= Given entries =
****************************************

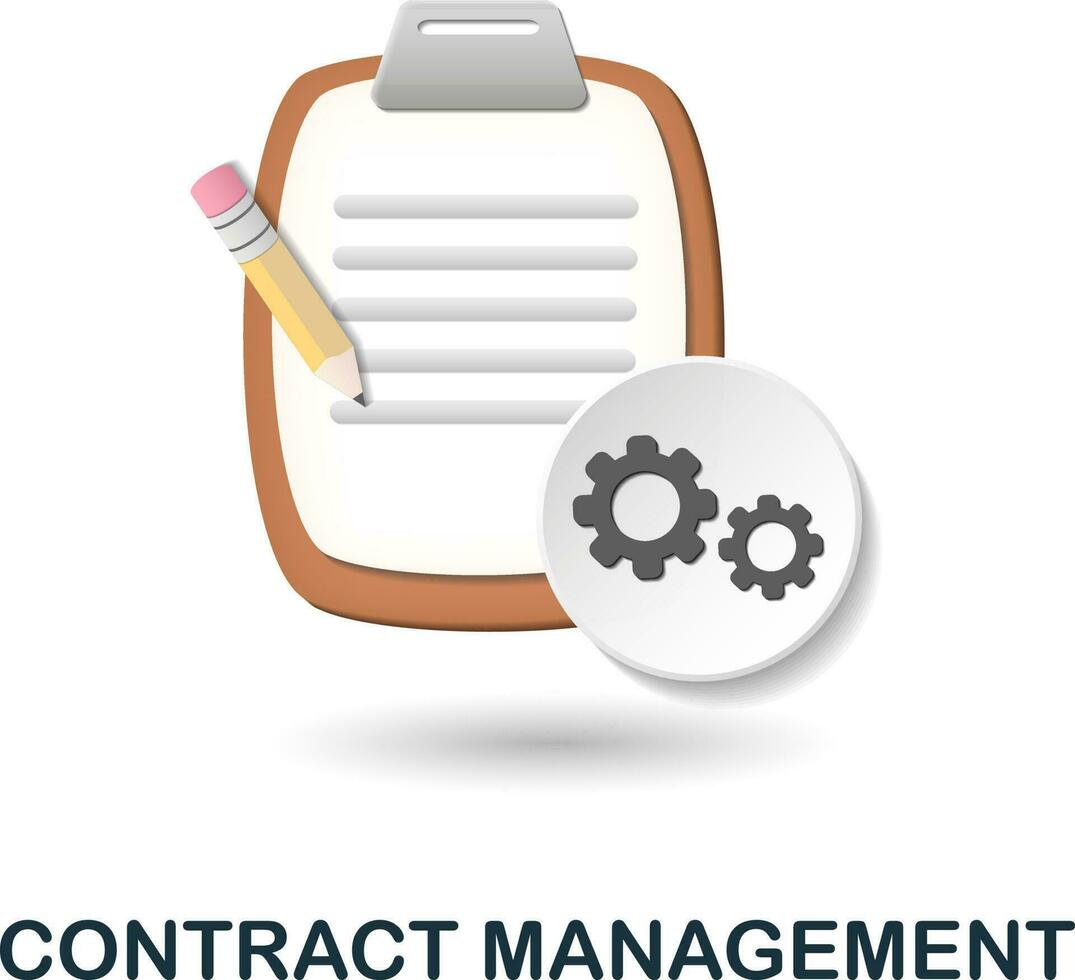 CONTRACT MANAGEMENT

****************************************

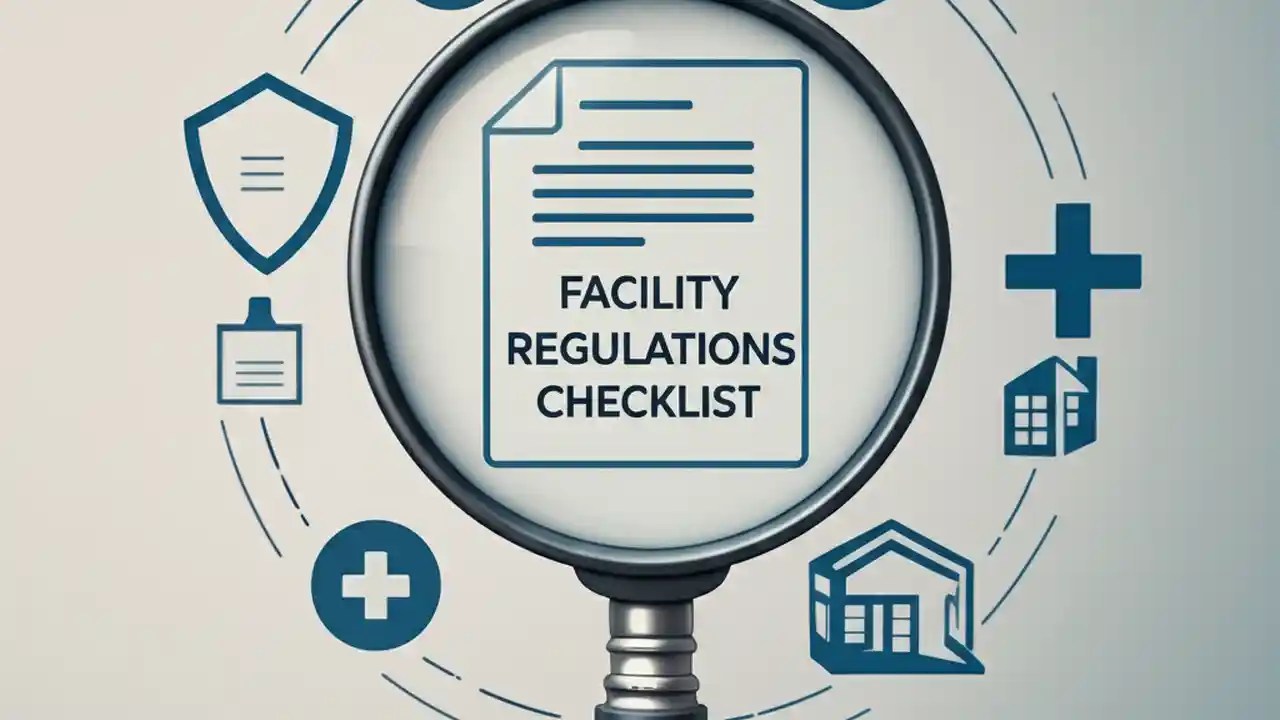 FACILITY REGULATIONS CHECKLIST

****************************************

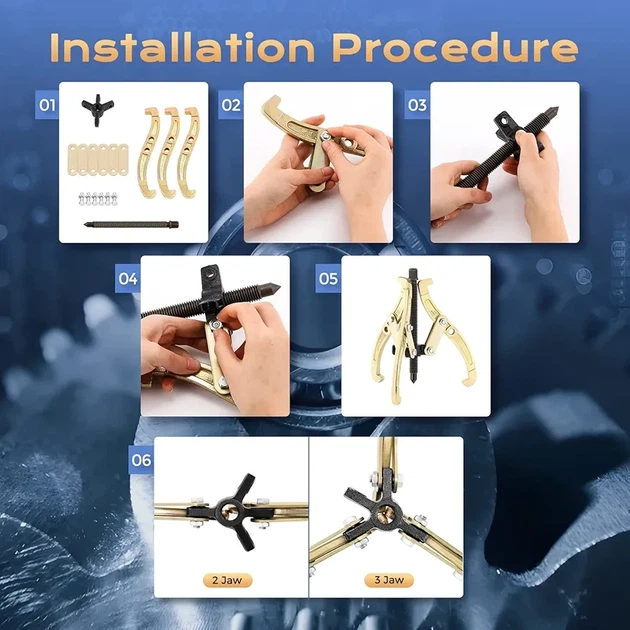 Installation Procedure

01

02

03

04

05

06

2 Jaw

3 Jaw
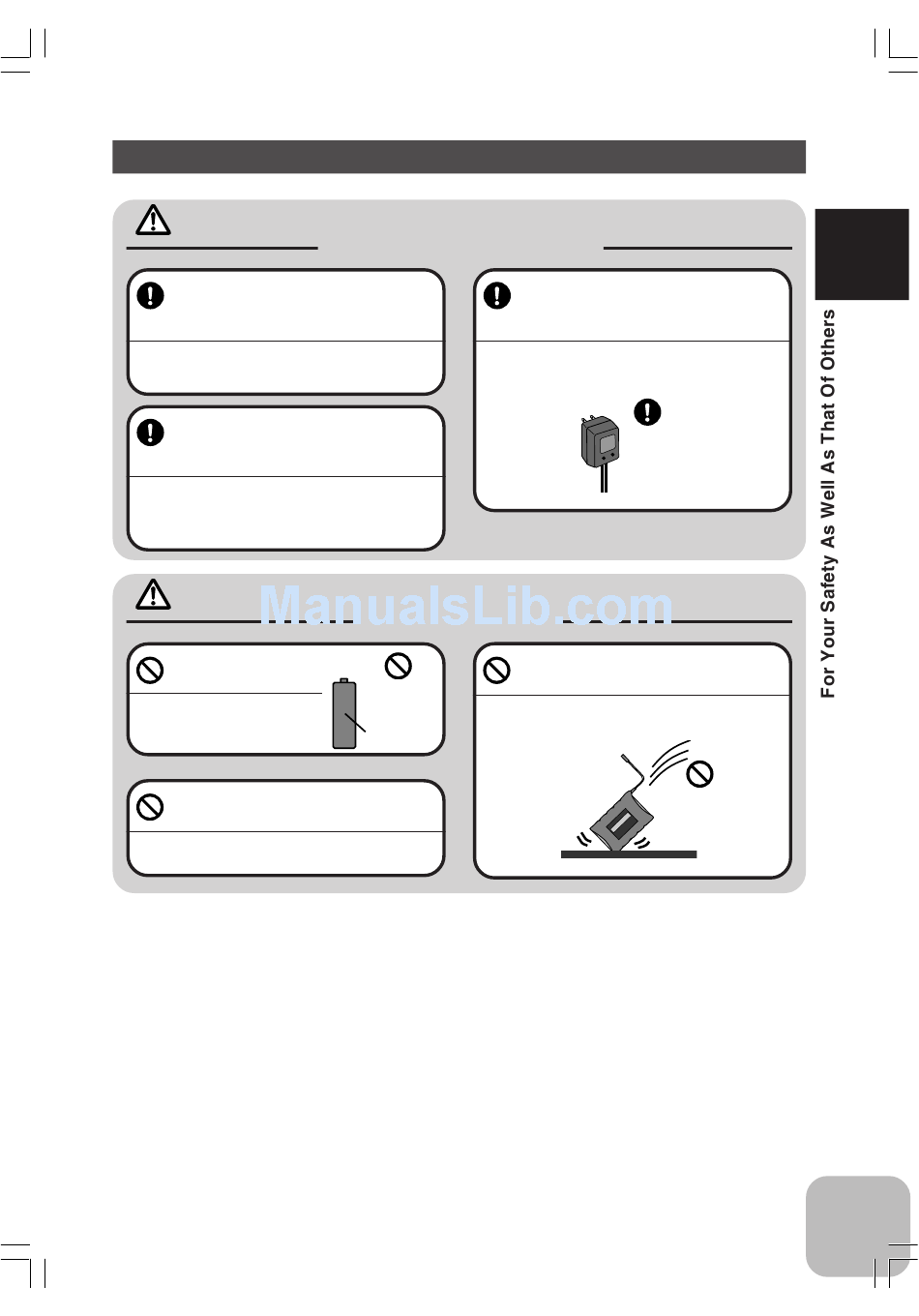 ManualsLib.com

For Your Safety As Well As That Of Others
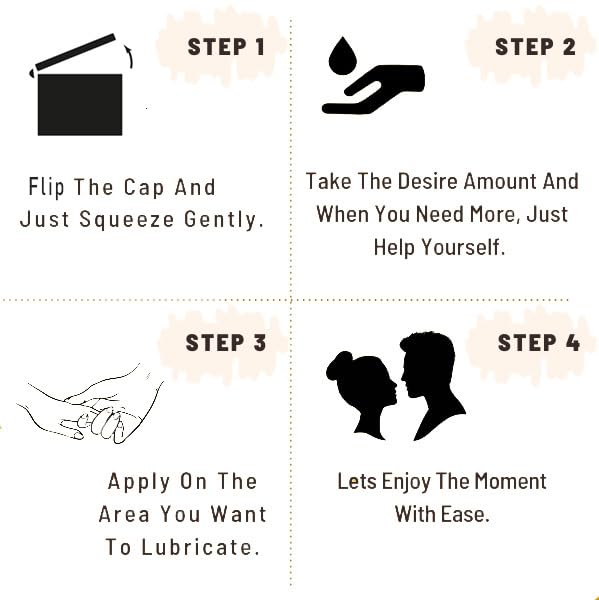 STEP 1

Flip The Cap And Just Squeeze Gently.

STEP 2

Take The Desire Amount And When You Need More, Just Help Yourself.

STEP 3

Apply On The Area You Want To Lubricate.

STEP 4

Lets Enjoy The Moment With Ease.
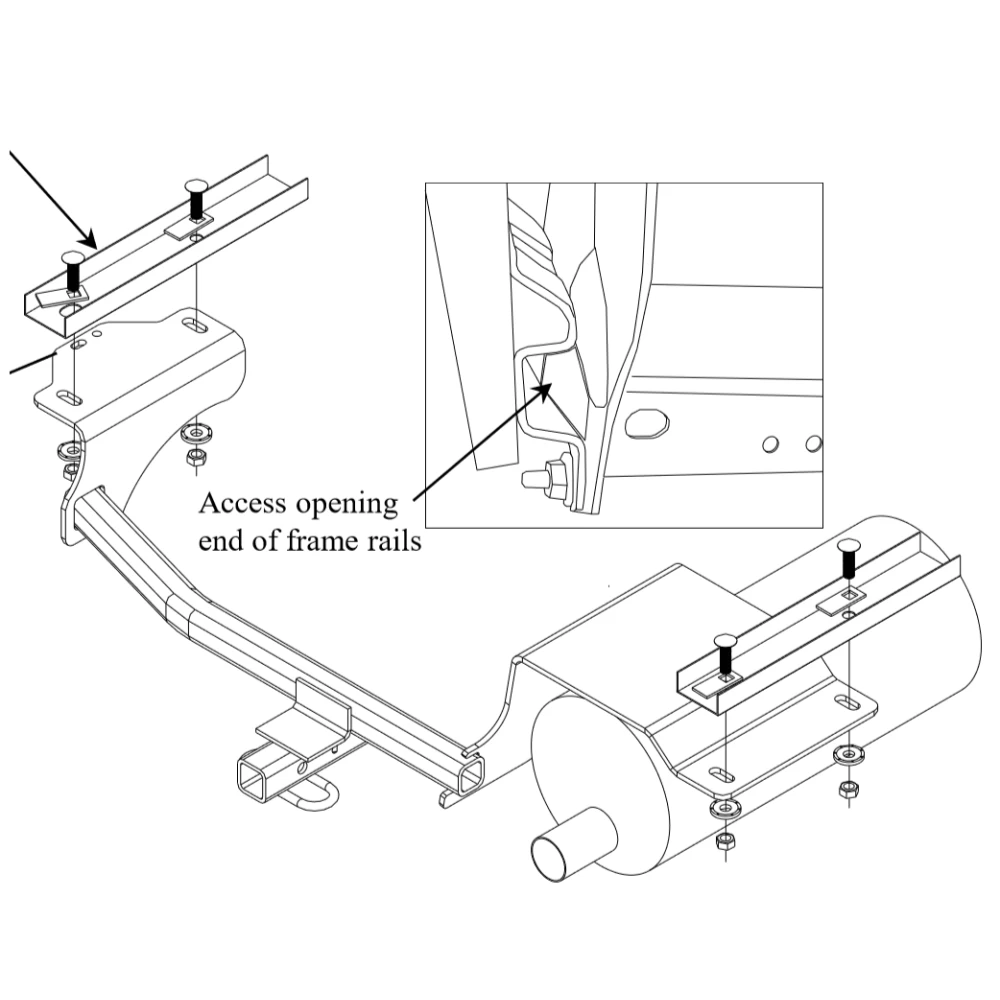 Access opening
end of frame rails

****************************************

= Aim of the exercise =
Every line with "Just" in it should be copied from the entries.

= Task answer =
Flip The Cap And Just Squeeze Gently.
Take The Desire Amount And When You Need More, Just Help Yourself.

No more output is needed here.